* Что требуется
Перепишите весь текст для чтения целиком, слово в слово, ничего не меняя.

* Текст для чтения
※

Посему, препровождая при сем в Консисторию 45-ть экземпляров помянутого сочинения г. Муравьева, предлагаю оной распределить это количество экземпляров между монастырскими и приходскими церквами, где имеются достаточные денежные средства, со взысканием за каждый экземпляр по 1 рублю серебром, и полученные за книги деньги доставить Эконому Архиерейского Дома, для отсылки по принадлежности».

14-го февраля писал я в Москву Преосвященному Игнатию:

«Препровождаемую при сем награду благоволите вручить по принадлежности, и желательно, чтобы она украсила награждаемого в высокоторжественный день 19-го числа.

В запечатанном пакете на имя С.П. Оконнишникова199 вложена копия с отношения ко мне Обер-Прокурора Св. Синода и выписка из законов, относительно взыскания и препровождения, куда следует, определенных за награду денег.

Немало берет у меня времени пребывающий в Витебске с 26-го января Ревизор здешних духовно-учебных заведений С.В. Керский200. Много и довольно часто беседуем мы о непорядках, им замечаемых, и о недостатках, мною ему заявляемых. Впрочем, очень приятный и любезный собеседник».

14-го января писал мне из Москвы Тайный Советник С.А. Маслов201:

«Посылаю Вашему Преосвященству печатно мою благодарность за подаренные мне книжки о княжне Евфросинии202. Сколько Богу угодно, буду стараться, чтобы желание Полочан и Витебской епархии о возвращении к ним их законного наследства203 исполнилось. Помолитесь обо мне грешном Вашему Преосвященству преданном слуге С. Маслове».

—504—

1872 г.

При этом письме приложен был № 10 газеты «Современные Известия» от 11-го января. В нем я прочитал следующие строки:

«Заметка ниже прилагаемая, доставленная Москвитянином 12 года, как назвал себя автор, касается одного из тех случаев, которые повторяются не годами, а столетиями. Дадим сперва слово почтенному корреспонденту; он вот что пишет:

«О перенесении части Святых мощей преподобной Евфросинии, Княжны Полоцкой, из Киева в Полоцкий Спасо-Евфросиниевский монастырь. Витебск, 1871 г.»

※

* Позиции набора данных
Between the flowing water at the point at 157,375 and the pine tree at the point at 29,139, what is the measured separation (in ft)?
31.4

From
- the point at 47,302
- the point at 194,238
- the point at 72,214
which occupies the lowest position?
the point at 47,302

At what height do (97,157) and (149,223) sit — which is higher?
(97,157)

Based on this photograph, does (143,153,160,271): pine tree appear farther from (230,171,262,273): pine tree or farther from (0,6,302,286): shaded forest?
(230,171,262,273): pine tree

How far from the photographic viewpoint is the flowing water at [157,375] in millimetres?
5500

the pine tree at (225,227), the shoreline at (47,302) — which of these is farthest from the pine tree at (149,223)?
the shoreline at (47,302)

※

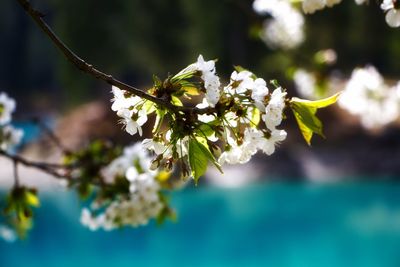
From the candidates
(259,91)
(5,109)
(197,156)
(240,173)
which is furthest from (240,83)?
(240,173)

※

* Результат
Посему, препровождая при сем в Консисторию 45-ть экземпляров помянутого сочинения г. Муравьева, предлагаю оной распределить это количество экземпляров между монастырскими и приходскими церквами, где имеются достаточные денежные средства, со взысканием за каждый экземпляр по 1 рублю серебром, и полученные за книги деньги доставить Эконому Архиерейского Дома, для отсылки по принадлежности».

14-го февраля писал я в Москву Преосвященному Игнатию:

«Препровождаемую при сем награду благоволите вручить по принадлежности, и желательно, чтобы она украсила награждаемого в высокоторжественный день 19-го числа.

В запечатанном пакете на имя С.П. Оконнишникова199 вложена копия с отношения ко мне Обер-Прокурора Св. Синода и выписка из законов, относительно взыскания и препровождения, куда следует, определенных за награду денег.

Немало берет у меня времени пребывающий в Витебске с 26-го января Ревизор здешних духовно-учебных заведений С.В. Керский200. Много и довольно часто беседуем мы о непорядках, им замечаемых, и о недостатках, мною ему заявляемых. Впрочем, очень приятный и любезный собеседник».

14-го января писал мне из Москвы Тайный Советник С.А. Маслов201:

«Посылаю Вашему Преосвященству печатно мою благодарность за подаренные мне книжки о княжне Евфросинии202. Сколько Богу угодно, буду стараться, чтобы желание Полочан и Витебской епархии о возвращении к ним их законного наследства203 исполнилось. Помолитесь обо мне грешном Вашему Преосвященству преданном слуге С. Маслове».

—504—

1872 г.

При этом письме приложен был № 10 газеты «Современные Известия» от 11-го января. В нем я прочитал следующие строки:

«Заметка ниже прилагаемая, доставленная Москвитянином 12 года, как назвал себя автор, касается одного из тех случаев, которые повторяются не годами, а столетиями. Дадим сперва слово почтенному корреспонденту; он вот что пишет:

«О перенесении части Святых мощей преподобной Евфросинии, Княжны Полоцкой, из Киева в Полоцкий Спасо-Евфросиниевский монастырь. Витебск, 1871 г.»